The United States Department of Justice (DOJ) recently announced a settlement between the feds and a neurosurgeon. The neurosurgeon owned two medical device distributorships and was accused of the following:
- The feds state the accused used illegal kickbacks to incentivize medical professionals to use his devices. These kickbacks included lavish meals and alcohol at a restaurant owned by the neurosurgeon’s wife.
- Profit from sales. The government also claims the neurosurgeon also profited from using the medical devices during medical procedures he completed on his own patients.
- False claims. According to the feds, the neurosurgeon also filed claims for medically unnecessary procedures.
As part of the settlement, the neurosurgeon and the businesses are excluded from participation in federal healthcare programs for the next six years.

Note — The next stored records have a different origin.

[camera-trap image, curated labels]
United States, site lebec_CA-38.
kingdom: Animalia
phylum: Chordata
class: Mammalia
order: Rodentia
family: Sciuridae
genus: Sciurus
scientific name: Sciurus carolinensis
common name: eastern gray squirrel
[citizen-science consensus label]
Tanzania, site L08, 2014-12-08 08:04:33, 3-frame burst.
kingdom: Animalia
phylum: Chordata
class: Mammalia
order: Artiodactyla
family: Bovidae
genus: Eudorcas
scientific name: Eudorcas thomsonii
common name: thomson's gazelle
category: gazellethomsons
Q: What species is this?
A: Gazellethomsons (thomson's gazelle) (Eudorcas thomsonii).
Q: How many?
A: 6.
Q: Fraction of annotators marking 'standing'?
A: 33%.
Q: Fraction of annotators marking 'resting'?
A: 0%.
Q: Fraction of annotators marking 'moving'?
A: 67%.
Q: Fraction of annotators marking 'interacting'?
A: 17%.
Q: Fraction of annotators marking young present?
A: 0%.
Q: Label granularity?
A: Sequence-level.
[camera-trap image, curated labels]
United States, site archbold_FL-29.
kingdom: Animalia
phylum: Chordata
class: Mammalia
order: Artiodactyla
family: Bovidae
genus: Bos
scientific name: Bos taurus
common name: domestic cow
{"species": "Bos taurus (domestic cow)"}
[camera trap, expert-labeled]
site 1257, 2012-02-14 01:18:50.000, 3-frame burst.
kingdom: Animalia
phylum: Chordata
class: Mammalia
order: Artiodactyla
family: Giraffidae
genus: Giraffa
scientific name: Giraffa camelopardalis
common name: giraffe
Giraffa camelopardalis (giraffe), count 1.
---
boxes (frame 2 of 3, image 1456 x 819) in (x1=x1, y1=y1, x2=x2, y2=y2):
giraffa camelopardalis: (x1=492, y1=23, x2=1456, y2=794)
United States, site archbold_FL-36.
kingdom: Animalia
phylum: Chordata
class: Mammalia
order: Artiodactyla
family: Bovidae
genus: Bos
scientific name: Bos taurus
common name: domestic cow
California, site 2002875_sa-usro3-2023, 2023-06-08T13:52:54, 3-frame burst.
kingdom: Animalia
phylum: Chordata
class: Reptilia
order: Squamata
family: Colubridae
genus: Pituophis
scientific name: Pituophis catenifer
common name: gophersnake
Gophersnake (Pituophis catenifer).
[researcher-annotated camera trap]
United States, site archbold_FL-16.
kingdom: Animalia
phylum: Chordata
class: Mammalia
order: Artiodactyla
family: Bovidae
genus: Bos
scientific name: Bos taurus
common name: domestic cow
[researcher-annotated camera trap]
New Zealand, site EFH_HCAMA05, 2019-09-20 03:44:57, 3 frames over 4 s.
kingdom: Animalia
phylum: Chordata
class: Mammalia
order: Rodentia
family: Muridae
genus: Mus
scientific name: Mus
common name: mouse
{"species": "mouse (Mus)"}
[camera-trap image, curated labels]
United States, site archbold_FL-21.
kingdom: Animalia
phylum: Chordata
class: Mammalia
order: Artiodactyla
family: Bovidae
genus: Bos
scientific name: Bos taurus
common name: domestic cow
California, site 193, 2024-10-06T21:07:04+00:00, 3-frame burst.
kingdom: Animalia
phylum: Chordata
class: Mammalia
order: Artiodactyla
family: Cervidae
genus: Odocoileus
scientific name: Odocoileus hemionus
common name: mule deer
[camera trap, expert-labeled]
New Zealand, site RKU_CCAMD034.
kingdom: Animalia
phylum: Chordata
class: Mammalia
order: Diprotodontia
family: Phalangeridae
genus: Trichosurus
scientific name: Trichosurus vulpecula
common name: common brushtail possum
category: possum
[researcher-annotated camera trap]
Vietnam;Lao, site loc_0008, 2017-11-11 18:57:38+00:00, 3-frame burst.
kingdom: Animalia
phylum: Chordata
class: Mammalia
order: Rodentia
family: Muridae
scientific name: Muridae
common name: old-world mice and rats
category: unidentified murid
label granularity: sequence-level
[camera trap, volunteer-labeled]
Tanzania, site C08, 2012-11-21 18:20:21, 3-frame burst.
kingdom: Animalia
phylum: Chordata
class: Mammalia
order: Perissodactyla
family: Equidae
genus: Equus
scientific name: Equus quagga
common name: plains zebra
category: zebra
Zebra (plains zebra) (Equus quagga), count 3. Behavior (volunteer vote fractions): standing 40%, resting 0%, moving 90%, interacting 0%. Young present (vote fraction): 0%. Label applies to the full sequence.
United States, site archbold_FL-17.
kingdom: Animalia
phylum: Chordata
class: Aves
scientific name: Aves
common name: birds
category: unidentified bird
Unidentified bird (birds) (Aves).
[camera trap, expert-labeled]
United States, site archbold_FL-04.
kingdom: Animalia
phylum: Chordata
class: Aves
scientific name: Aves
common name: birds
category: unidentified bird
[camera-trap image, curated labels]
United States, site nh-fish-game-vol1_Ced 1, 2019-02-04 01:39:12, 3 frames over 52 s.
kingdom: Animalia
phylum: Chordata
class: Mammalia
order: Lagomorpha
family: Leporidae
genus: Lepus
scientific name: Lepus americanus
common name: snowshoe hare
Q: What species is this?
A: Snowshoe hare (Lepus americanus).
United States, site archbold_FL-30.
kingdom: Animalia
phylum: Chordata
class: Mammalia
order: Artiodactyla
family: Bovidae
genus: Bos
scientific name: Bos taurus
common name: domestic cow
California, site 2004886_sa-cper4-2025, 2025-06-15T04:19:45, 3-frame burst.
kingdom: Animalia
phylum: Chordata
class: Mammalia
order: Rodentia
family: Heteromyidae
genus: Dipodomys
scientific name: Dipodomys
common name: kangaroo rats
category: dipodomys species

The case is yet another example of the feds crackdown on allegations of violations of the Anti-Kickback Statute (AKS). But it also raises an important question: can doctors have connections to medical device companies? Afterall, physicians likely have the experience and knowledge needed to design, adjust, and implement a more beneficial device for patients, don’t they?
The answer is a complex one. The government wants physicians to make medical treatment decisions based on patient health, not financial gain. As a result, having an interest in a medical device company can run afoul of many federal and state laws and regulations. Those who are considering this type of arrangement are wise to tread carefully. Review the proposed arrangement and address any potential risks before moving forward with the arrangement. If already in an arrangement, consider an audit to check for compliance.